The point seems to be, at least as currently implemented with Stockfish testing, the SPRT test computes the following (given the experimental data, including the draw ratio):
a) Probability that the Elo difference is -1.5
b) Probability that the Elo difference is +4.5
In Larry's case, both of (a) and (b) are essentially infinitesimal, so it is then a (much) higher order effect that needs to kick in to terminate the test [comparison of tails of size (10±epsilon) sigma or something]. What one might want instead is:
c) Probability that the Elo difference is -1.5 or worse
d) Probability that the Elo difference is +4.5 or better
But I don't think this is what is actually implemented. In the code posted by Lucas Braesch, the comments conflate this point IMO.

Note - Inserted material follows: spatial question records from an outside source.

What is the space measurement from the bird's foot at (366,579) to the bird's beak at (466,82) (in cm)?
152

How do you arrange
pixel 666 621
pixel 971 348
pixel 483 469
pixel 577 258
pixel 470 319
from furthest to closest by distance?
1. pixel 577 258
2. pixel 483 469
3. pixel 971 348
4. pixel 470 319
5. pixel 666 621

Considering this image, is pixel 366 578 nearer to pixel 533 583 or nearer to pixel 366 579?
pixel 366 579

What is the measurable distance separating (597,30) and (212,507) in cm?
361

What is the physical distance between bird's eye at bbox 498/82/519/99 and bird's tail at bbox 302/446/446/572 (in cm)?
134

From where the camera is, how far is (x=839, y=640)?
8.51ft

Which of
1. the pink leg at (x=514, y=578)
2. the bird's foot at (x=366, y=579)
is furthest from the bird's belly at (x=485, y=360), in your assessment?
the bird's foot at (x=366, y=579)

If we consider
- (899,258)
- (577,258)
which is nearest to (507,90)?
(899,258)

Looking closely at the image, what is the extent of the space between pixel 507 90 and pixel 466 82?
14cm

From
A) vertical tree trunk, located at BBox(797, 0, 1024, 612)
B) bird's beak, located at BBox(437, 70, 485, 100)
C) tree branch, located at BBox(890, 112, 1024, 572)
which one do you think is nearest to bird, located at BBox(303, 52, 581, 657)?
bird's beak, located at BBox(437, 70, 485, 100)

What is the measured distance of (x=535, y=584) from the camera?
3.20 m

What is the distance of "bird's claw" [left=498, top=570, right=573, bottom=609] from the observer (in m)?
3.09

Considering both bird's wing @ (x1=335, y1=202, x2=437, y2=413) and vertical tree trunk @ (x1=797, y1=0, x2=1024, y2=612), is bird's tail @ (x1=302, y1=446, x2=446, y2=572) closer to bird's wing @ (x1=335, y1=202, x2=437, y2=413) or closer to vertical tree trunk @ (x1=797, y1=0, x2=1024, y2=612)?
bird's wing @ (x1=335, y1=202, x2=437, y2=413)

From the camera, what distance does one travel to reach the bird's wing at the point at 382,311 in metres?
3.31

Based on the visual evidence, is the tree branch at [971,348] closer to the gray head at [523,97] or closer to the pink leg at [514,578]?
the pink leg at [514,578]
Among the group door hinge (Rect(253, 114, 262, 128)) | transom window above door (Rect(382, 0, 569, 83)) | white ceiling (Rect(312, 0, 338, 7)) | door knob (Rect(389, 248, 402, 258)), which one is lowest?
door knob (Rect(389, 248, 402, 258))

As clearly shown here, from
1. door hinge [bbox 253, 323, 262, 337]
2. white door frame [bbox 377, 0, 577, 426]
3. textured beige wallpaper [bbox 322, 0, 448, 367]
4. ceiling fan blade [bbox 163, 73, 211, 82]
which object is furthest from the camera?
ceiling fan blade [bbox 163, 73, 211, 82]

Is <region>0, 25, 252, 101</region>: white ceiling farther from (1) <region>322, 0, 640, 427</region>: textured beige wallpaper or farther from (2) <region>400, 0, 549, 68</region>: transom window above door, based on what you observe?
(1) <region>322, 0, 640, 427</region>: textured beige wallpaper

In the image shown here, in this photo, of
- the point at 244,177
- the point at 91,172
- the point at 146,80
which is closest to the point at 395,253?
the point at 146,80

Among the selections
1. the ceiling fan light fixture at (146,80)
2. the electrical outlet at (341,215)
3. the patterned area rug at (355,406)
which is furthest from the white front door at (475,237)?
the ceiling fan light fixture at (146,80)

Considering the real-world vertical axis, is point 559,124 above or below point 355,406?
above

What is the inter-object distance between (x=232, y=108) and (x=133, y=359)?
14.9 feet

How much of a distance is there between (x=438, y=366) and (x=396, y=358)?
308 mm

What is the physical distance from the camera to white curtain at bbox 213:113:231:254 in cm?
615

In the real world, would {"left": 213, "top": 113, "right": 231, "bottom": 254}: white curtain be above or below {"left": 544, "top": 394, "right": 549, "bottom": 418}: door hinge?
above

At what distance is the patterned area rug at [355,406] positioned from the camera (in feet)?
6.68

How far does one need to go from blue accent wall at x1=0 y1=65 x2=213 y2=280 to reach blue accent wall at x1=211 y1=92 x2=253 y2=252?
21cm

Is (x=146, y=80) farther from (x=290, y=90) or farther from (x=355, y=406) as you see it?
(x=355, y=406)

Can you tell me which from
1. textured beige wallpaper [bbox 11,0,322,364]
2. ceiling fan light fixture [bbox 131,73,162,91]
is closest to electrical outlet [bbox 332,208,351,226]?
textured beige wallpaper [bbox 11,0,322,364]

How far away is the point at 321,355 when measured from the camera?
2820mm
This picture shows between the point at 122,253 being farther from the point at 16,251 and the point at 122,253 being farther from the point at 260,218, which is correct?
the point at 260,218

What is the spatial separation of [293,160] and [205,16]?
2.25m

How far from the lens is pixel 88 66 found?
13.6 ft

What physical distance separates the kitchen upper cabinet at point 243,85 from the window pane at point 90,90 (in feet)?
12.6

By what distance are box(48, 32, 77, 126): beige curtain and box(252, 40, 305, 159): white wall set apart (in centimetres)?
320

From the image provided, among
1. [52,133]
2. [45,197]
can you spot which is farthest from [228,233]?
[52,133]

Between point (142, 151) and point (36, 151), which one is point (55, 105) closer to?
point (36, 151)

# alpha = max typeI error (reached on elo = elo0)
# beta = max typeII error for elo >= elo1 (reached on elo = elo1)
Yet when one looks at what the code does, the comment about "elo>=elo1" does not seem proper. To wit:
# Probability laws under H0 and H1
P0 = bayeselo_to_proba(elo0, drawelo)
P1 = bayeselo_to_proba(elo1, drawelo)
# Log-Likelyhood Ratio
result['llr'] = R['wins']*math.log(P1['win']/P0['win']) +
R['losses']*math.log(P1['loss']/P0['loss']) + R['draws']*math.log(P1['draw']/P0['draw'])
One can simulate the "better/worse" conditions by (say) taking the probabilities for 4.5, 4.55, 4.6, 4.65, etc., and combining them appropriately (maybe integrating over an expected patch distribution, similar to a previous discussion), but with the Stockfish testing environment, where most patches seem reasonably close to the "target" window, the nuance between (a) and (b) versus (c) and (d) might not be that great.